やること >> 以下の項羽の最期に関する引用文で、項羽が長江河岸の烏江にたどりついた時、率いる騎兵は何騎になっていましたか。

引用文 >>
* * * * * * *
項羽の最期
みなさん、こんにちは。
元都立高校国語科教師、すい喬です。
今回は項羽がこの世を去る時の話です。
垓下(がいか)の戦いというのを御存知でしょうか。
楚と漢が戦っていた紀元前202年の話です。
項羽の楚軍と劉邦の漢軍との間の戦いが垓下(がいか)を中心に行われたのです。
部下800余騎とともに、漢軍の厳重な包囲を破って脱出した項羽は、淮水を渡り、一路南へ向かって敗走します。
途中、苦戦を続けながら、長江河岸の烏江にたどりついた時には、わずか20数騎になっていました。
この戦いでついに項羽が戦死したのです。
劉邦が完全勝利しました。
この結果、漢の支配する時代が続くことになったのです。
中国を統一した劉邦は、皇帝として即位するにあたって旧来の国号であった漢をそのまま統一王朝の国号として用いました。
この時の戦いの様子は「項王の最期」というタイトルで、教科書に所収されています。
* * * * * * *
提供データ >>
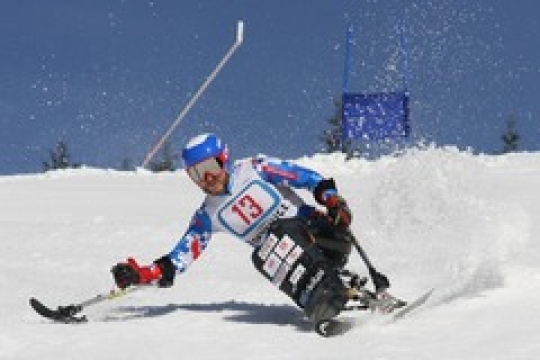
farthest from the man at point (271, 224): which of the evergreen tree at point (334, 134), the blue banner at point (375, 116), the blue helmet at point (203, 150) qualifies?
the evergreen tree at point (334, 134)

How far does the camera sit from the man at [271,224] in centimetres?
569

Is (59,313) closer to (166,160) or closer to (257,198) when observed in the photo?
(257,198)

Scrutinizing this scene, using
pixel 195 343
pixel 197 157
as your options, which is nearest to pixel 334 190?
pixel 197 157

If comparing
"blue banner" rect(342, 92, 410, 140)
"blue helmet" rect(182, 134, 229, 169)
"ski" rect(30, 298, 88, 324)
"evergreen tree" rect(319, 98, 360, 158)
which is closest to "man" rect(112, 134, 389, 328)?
"blue helmet" rect(182, 134, 229, 169)

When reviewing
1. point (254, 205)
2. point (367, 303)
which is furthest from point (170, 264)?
point (367, 303)

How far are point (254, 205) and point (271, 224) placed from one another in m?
0.22

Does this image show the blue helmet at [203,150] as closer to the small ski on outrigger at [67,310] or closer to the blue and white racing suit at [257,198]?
the blue and white racing suit at [257,198]

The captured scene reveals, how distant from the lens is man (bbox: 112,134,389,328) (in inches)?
224

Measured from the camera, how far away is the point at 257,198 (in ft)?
20.1

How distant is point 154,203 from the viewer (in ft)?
46.7

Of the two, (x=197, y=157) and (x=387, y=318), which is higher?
(x=197, y=157)

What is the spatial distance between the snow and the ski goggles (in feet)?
2.81

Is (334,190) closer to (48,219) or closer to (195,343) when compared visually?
(195,343)

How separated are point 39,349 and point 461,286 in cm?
244
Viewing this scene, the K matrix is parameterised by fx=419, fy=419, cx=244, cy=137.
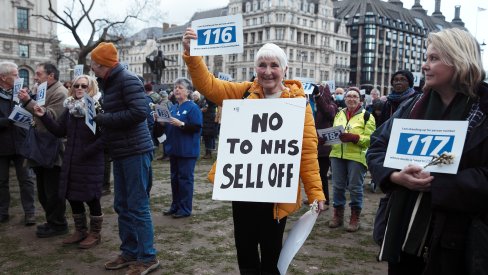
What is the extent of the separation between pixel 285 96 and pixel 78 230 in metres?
3.60

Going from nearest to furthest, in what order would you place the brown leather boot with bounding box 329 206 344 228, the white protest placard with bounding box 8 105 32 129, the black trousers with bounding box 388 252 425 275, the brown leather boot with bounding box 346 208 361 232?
the black trousers with bounding box 388 252 425 275
the white protest placard with bounding box 8 105 32 129
the brown leather boot with bounding box 346 208 361 232
the brown leather boot with bounding box 329 206 344 228

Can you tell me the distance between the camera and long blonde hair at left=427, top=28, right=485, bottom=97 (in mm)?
2258

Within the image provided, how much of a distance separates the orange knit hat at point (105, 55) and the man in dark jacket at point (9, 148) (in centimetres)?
264

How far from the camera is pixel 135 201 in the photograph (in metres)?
4.26

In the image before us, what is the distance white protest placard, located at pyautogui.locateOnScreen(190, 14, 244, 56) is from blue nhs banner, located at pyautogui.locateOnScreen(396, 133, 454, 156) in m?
1.48

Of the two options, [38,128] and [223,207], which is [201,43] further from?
[223,207]

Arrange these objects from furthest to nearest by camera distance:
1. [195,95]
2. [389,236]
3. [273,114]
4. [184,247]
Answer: [195,95], [184,247], [273,114], [389,236]

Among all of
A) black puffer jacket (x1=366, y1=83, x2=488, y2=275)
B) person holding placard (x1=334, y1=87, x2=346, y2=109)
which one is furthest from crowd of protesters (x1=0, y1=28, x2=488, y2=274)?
person holding placard (x1=334, y1=87, x2=346, y2=109)

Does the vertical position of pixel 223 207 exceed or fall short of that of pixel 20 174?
it falls short

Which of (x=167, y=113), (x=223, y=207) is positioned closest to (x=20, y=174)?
(x=167, y=113)

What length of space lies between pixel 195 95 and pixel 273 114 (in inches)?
448

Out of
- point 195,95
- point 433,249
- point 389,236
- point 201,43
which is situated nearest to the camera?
point 433,249

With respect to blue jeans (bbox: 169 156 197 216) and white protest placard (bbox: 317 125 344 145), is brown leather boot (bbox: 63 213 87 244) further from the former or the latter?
white protest placard (bbox: 317 125 344 145)

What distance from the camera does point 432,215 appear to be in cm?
234
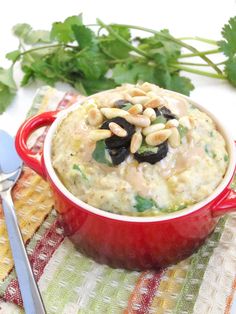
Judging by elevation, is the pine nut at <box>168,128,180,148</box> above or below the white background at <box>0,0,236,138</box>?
above

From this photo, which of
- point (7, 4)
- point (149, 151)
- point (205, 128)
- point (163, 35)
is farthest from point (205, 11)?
point (149, 151)

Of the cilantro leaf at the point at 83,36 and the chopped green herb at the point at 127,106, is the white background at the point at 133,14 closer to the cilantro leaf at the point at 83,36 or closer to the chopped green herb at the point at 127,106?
the cilantro leaf at the point at 83,36

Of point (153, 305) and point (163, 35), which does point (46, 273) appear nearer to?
point (153, 305)

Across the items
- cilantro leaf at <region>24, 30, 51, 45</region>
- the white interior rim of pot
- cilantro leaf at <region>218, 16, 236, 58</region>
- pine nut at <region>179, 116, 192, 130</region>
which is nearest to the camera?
the white interior rim of pot

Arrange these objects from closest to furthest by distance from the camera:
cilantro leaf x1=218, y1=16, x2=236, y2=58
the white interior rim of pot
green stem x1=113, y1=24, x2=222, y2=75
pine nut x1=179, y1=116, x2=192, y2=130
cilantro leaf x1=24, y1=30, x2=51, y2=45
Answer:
* * * * * * *
回答 >> わずか20数騎になっていました。